**Aim:**
Write out the lines below as a numbered list, skipping any blank ones and leaving out the pictures.

——

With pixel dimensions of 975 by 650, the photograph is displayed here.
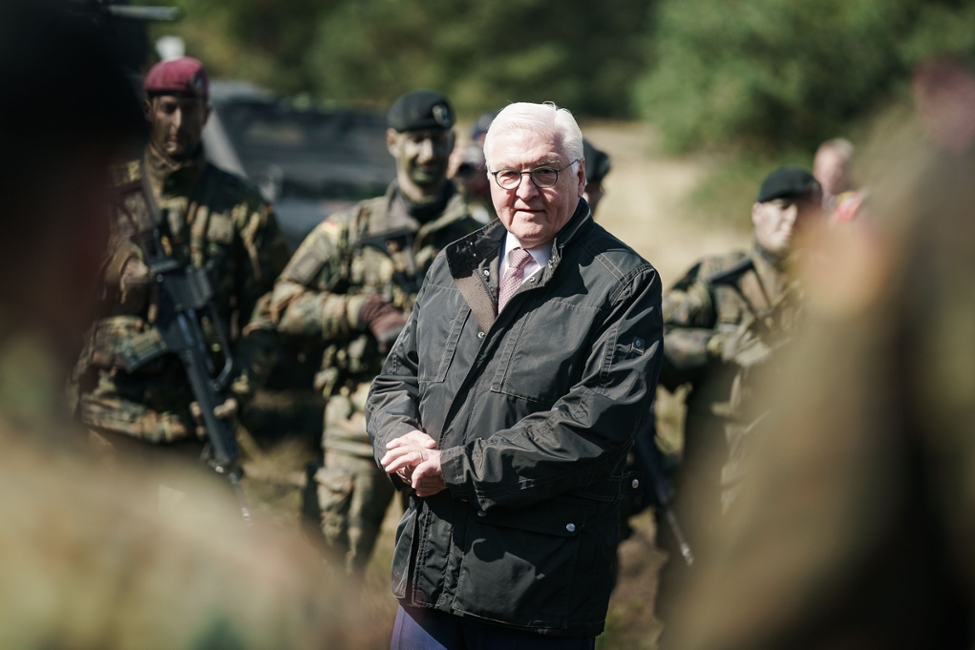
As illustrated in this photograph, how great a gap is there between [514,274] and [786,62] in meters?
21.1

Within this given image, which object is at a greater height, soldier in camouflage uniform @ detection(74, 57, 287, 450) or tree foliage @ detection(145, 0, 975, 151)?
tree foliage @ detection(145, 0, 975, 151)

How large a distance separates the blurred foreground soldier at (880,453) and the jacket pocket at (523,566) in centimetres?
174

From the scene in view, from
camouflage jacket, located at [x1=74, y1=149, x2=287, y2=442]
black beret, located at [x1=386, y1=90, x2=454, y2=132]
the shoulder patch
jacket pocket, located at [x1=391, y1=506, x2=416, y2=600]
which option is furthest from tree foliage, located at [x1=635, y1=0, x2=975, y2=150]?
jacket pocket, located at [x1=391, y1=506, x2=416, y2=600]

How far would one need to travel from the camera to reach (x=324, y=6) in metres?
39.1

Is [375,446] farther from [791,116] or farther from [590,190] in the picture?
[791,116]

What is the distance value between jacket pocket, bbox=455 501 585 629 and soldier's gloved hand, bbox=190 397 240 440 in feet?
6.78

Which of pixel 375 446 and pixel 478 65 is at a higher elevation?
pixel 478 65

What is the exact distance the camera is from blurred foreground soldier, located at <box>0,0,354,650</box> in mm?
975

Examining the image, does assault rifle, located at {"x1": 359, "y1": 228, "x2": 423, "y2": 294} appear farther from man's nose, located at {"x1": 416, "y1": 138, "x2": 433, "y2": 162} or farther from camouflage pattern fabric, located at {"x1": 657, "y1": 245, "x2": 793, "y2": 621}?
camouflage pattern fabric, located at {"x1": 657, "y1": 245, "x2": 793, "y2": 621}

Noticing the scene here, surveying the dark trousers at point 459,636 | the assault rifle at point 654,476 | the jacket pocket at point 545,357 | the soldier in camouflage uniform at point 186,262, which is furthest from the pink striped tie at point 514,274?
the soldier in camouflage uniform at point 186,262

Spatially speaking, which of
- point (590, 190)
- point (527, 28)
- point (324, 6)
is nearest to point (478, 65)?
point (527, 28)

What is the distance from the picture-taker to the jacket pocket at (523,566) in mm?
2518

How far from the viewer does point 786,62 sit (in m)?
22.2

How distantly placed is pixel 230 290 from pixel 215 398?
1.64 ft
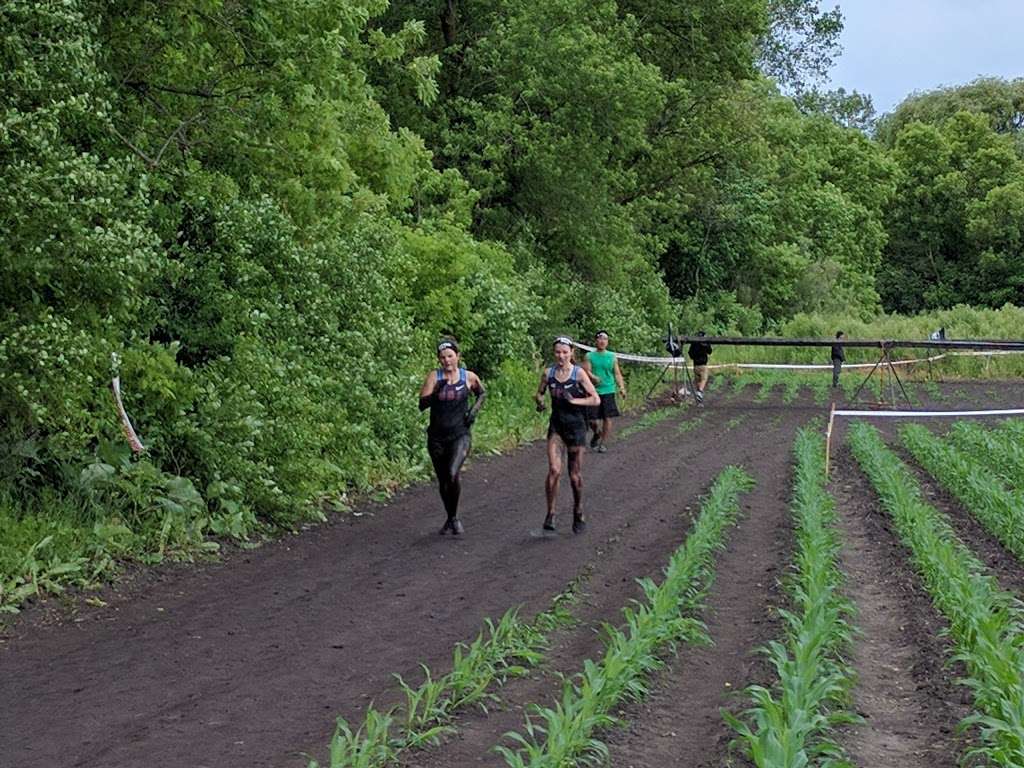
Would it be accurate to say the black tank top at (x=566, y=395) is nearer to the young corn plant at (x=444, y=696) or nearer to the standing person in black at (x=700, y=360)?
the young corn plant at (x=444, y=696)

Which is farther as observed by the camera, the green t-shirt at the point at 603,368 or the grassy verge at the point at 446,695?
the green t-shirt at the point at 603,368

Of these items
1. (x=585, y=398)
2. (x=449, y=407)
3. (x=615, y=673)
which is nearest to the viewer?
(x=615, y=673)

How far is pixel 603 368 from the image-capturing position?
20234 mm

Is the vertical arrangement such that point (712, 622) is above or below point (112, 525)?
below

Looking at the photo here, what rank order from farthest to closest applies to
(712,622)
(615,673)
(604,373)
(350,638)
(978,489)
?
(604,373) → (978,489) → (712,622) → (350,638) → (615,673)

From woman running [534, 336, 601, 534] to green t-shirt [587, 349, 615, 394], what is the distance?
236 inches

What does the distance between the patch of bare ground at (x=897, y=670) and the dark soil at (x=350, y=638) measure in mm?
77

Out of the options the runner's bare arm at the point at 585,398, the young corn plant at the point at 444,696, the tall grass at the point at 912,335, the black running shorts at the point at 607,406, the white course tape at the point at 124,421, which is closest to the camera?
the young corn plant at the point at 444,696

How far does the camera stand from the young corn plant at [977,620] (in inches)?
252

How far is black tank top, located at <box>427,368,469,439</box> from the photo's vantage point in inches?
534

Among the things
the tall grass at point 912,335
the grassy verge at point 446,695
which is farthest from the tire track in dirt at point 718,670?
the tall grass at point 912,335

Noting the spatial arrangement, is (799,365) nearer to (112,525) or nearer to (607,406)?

——

**Response to the task:**
1. With pixel dimensions of 975 by 650, the photograph is displayed here.
2. As illustrated in this photograph, how great a gap is there between [514,274] and [786,62] in meters?
3. 21.1
4. Within this given image, which object is at a greater height, soldier in camouflage uniform @ detection(74, 57, 287, 450) or tree foliage @ detection(145, 0, 975, 151)?
5. tree foliage @ detection(145, 0, 975, 151)
6. How large a distance separates the blurred foreground soldier at (880,453) and the jacket pocket at (523,566) in centimetres?
7. 174
8. From the scene in view, from
9. camouflage jacket, located at [x1=74, y1=149, x2=287, y2=442]
10. black beret, located at [x1=386, y1=90, x2=454, y2=132]
11. the shoulder patch
12. jacket pocket, located at [x1=391, y1=506, x2=416, y2=600]
13. which option is furthest from tree foliage, located at [x1=635, y1=0, x2=975, y2=150]?
14. jacket pocket, located at [x1=391, y1=506, x2=416, y2=600]
15. How far would one need to travel from the camera to reach (x=324, y=6) in metres?
16. 39.1
17. Is [375,446] farther from [791,116] or farther from [590,190] in the picture?
18. [791,116]
19. What is the distance value between jacket pocket, bbox=455 501 585 629 and soldier's gloved hand, bbox=190 397 240 440 in feet?
20. 6.78
21. Which of pixel 375 446 and pixel 478 65 is at a higher elevation?
22. pixel 478 65
23. What is the exact distance the camera is from blurred foreground soldier, located at <box>0,0,354,650</box> in mm?
24. 975
25. Examining the image, does assault rifle, located at {"x1": 359, "y1": 228, "x2": 423, "y2": 294} appear farther from man's nose, located at {"x1": 416, "y1": 138, "x2": 433, "y2": 162} or farther from camouflage pattern fabric, located at {"x1": 657, "y1": 245, "x2": 793, "y2": 621}?
26. camouflage pattern fabric, located at {"x1": 657, "y1": 245, "x2": 793, "y2": 621}
27. Noticing the scene here, surveying the dark trousers at point 459,636 | the assault rifle at point 654,476 | the jacket pocket at point 545,357 | the soldier in camouflage uniform at point 186,262, which is furthest from the pink striped tie at point 514,274?
28. the soldier in camouflage uniform at point 186,262
29. Spatially speaking, which of
30. - point (590, 190)
31. - point (527, 28)
32. - point (324, 6)
33. is nearest to point (478, 65)?
34. point (527, 28)
35. What is the distance from the picture-taker to the jacket pocket at (523,566) in mm?
36. 2518
37. How far from the viewer does point 786,62 sit (in m)?
38. 22.2
39. How distantly placed is pixel 230 290 from pixel 215 398?
40. 1.64 ft
41. Would it be accurate to say the black tank top at (x=566, y=395) is nearer to the young corn plant at (x=444, y=696) or nearer to the standing person in black at (x=700, y=360)?
42. the young corn plant at (x=444, y=696)
43. Which is farther as observed by the camera, the green t-shirt at the point at 603,368 or the grassy verge at the point at 446,695?
44. the green t-shirt at the point at 603,368
45. Of these items
46. 1. (x=585, y=398)
47. 2. (x=449, y=407)
48. 3. (x=615, y=673)
49. which is nearest to the viewer?
50. (x=615, y=673)
51. How far is pixel 603 368 from the image-capturing position?
52. 20234 mm
53. Is the vertical arrangement such that point (712, 622) is above or below point (112, 525)?
54. below
55. Looking at the photo here, what rank order from farthest to closest applies to
56. (712,622)
57. (615,673)
58. (604,373)
59. (350,638)
60. (978,489)
61. ?
62. (604,373) → (978,489) → (712,622) → (350,638) → (615,673)
63. From woman running [534, 336, 601, 534] to green t-shirt [587, 349, 615, 394], what is the distance?
64. 236 inches
65. What does the distance between the patch of bare ground at (x=897, y=670) and the dark soil at (x=350, y=638) measure in mm?
66. 77
67. Out of the options the runner's bare arm at the point at 585,398, the young corn plant at the point at 444,696, the tall grass at the point at 912,335, the black running shorts at the point at 607,406, the white course tape at the point at 124,421, which is closest to the camera?
68. the young corn plant at the point at 444,696
69. How far does the camera stand from the young corn plant at [977,620] (in inches)?
70. 252
71. How far is black tank top, located at <box>427,368,469,439</box> from the photo's vantage point in inches?
72. 534
73. Among the things
74. the tall grass at point 912,335
75. the grassy verge at point 446,695
76. which is farthest from the tire track in dirt at point 718,670?
77. the tall grass at point 912,335
78. Noting the spatial arrangement, is (799,365) nearer to (112,525) or nearer to (607,406)?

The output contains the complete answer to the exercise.